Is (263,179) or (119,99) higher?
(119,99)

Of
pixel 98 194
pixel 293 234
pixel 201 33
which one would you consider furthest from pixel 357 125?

Exercise objective: Please quote the items above word for word.

Solution for this problem:
Is (263,179) or (119,99) higher?
(119,99)

Of
pixel 98 194
pixel 293 234
pixel 201 33
which one would you consider furthest from pixel 357 125?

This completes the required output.